If you’re not advertising on social media, you’re leaving money on the table
“When I hear the story of my narrative of building a $3 million to $60 million business (Wine Library), it’s super great but I always see it as a huge disappointment,” Vaynerchuk said.
“Even though I built one of the largest wine stores in the country, I left a lot of money on the table because I still was doing direct mail, newspaper ads, radio ads and billboards on the highway.
“What I should’ve been doing from 2002 to 2005 was putting all of the money into Google AdWords, not a lot, like I was doing. I see that as a great $30 – $50 million, maybe even a $100 million, miss on my part because I had the best hand – it was called Google AdWords in the early 2000s – I just didn’t squeeze it hard enough.”
Vaynerchuk said he sees the same thing happening today with social media advertising.
He implored everyone that is running a business to get serious about social media advertising and become “unbelievably educated” in how to run Facebook ads.
“For the people who do not squeeze it during this era, they will regret it tremendously. Because what is going to happen over the next five years, is the biggest brains in the world are going to finally spend enough money on Facebook – the proper amount they should be spending. And when BMW, and Coca-Cola and Toyota spend the tens of millions of dollars on Facebook that they’re not right now, the prices on the auction marketplace that you buy ads on will go up. It’s very simple: supply and demand,” he said.
“I used to pay five cents a click for ‘pinot noir’ and ‘chardonnay’ (on AdWords) – those words aren’t five cents any more.
“You can reach a 40-year-old woman into fitness in Brisbane right now for $4 CPMs (cost per thousand impressions) but when it’s $94 CPMs in five years, and people don’t click ads in Facebook anymore, you’ll be really sad that you sat on your hands during this era.”
There is no ‘social media’
According to Vaynerchuk, social media is merely a label.
“There is no social media. It’s a slang term. It’s a term that we came up with for, you know, the current state of the internet,” he said.
“When you hear the word social media, (make sure) it stops going from this ‘thing’ that’s emerging, this ‘thing’ that’s for your 14-year-olds, this ‘thing’ that’s coming and will be big one day.
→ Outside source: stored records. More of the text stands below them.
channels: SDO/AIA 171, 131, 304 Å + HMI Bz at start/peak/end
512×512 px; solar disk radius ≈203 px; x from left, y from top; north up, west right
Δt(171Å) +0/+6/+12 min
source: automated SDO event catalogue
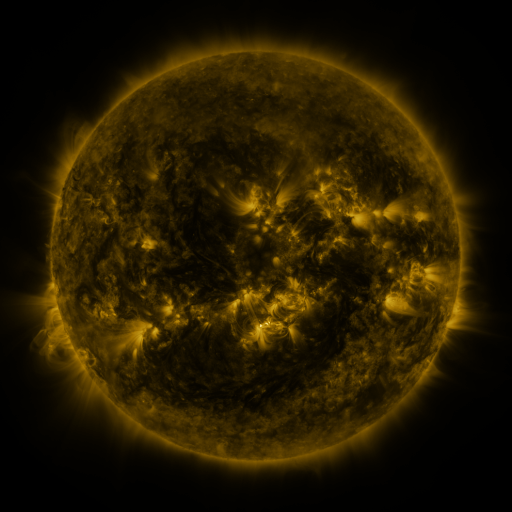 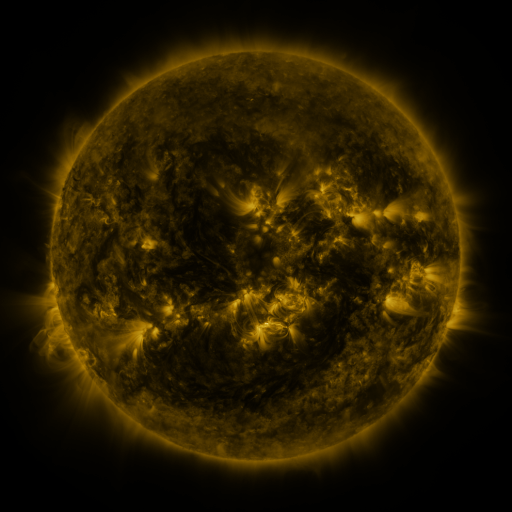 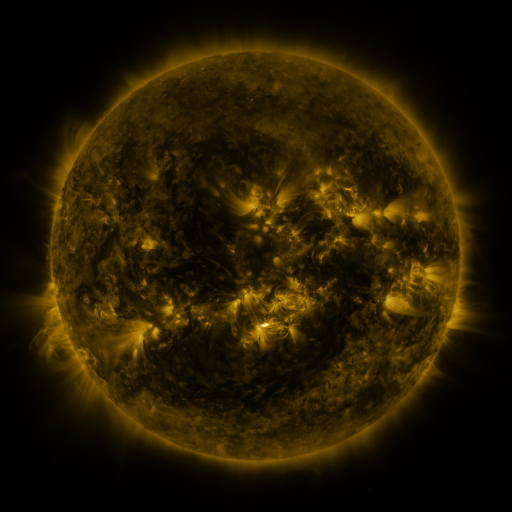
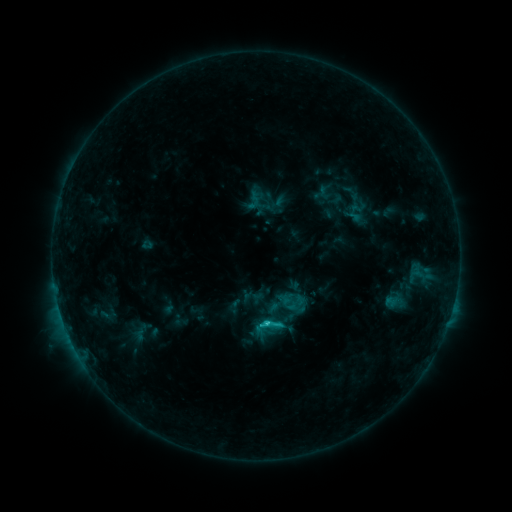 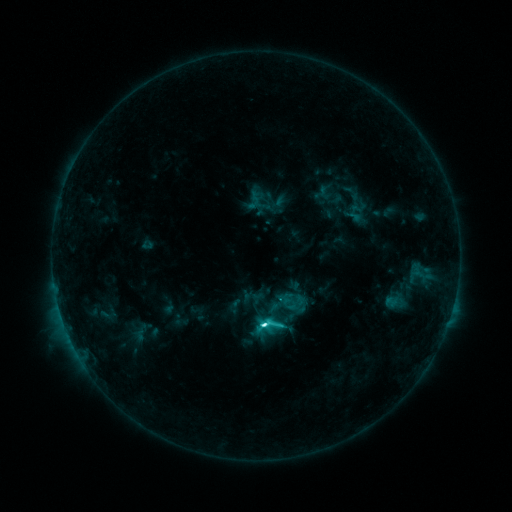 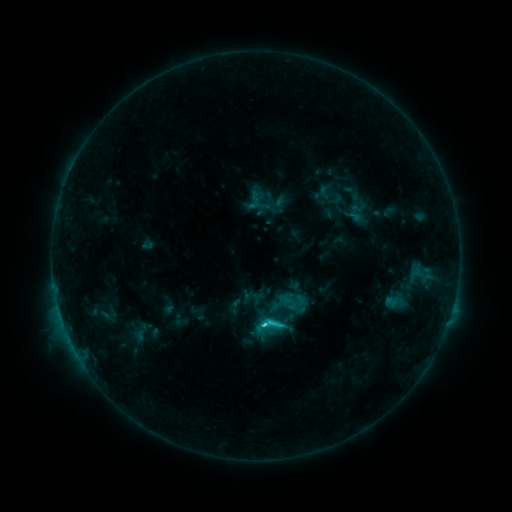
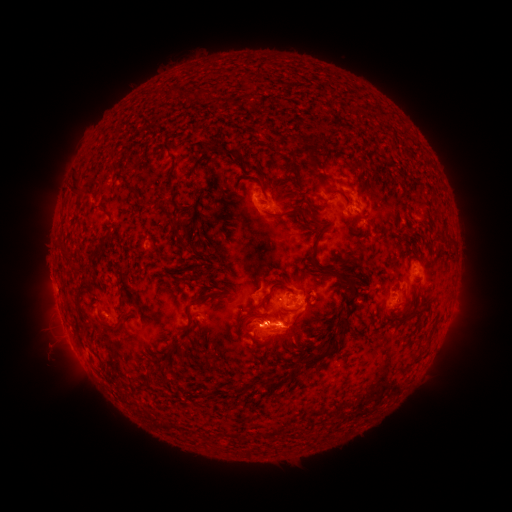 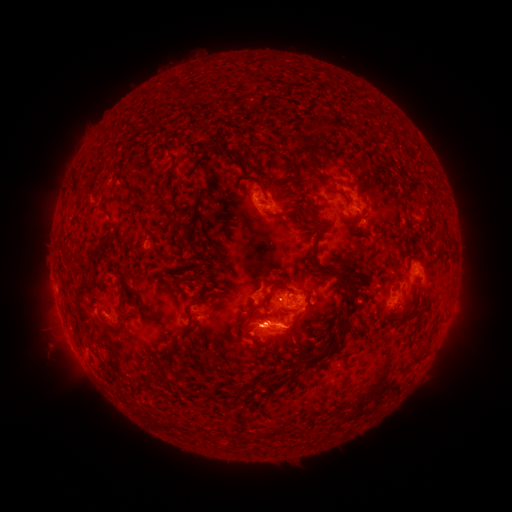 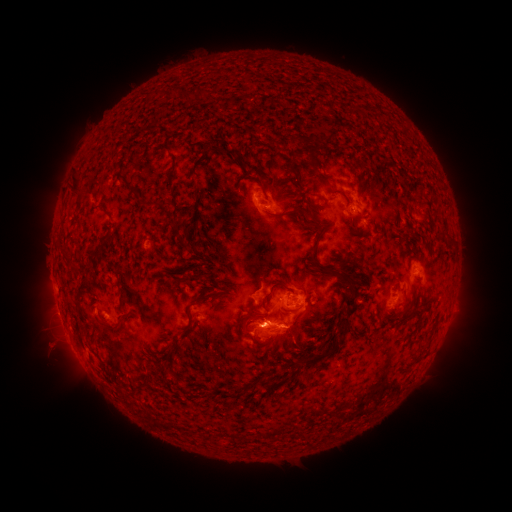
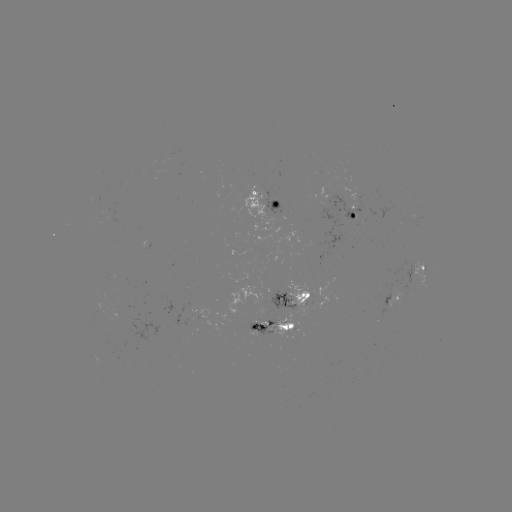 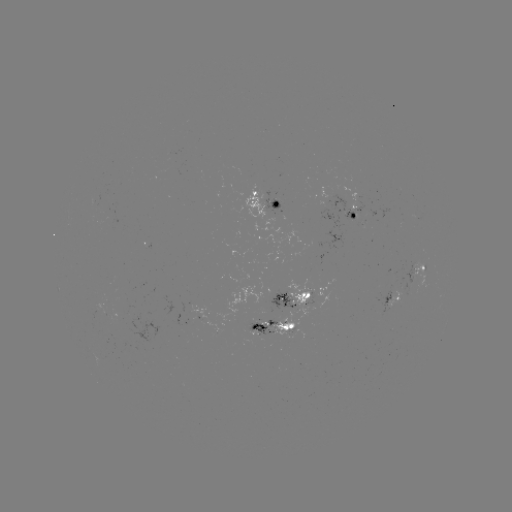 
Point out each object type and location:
C4.9 flare: (266, 323)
“Over 50 per cent of the time humans spend on a cell phone is spent on what is deemed a social network or on a content site like YouTube or LinkedIn. I don’t know if you’ve been paying attention; people are spending a lot of time on their phones.”
Storytelling is key
Vaynerchuk described social media as a platform in which we communicate, just as we have done on other platforms for many years.
“I hope you understand that we are going through a massive attention arbitrage,” he said.
“The cost to produce content in video or audio form, and then distribute it, used to cost millions of dollars. You literally had to have hundreds of thousands of dollars in equipment, hundreds of thousands of dollars in salaried employees, and then millions of dollars in infrastructure and distribution costs, to get in front of people.
“The key is, everybody here for their business needs to figure out how they are going to story tell. It breaks down into the written word, audio and video – the newspaper, the radio, the television or a blog, a podcast or a vlog. It (the medium) has always been the same.”
Vaynerchuk stressed the importance of understanding how your business can best communicate, be that through the written word, audio or video. He advised getting to all three mediums as quickly as possible, or choose one in the beginning if you can’t afford the infrastructure or people to support the other two.
“If you’re not talking to the world on a daily basis on one of the six or seven most important social networks… every second that’s going by, you’re losing ground.”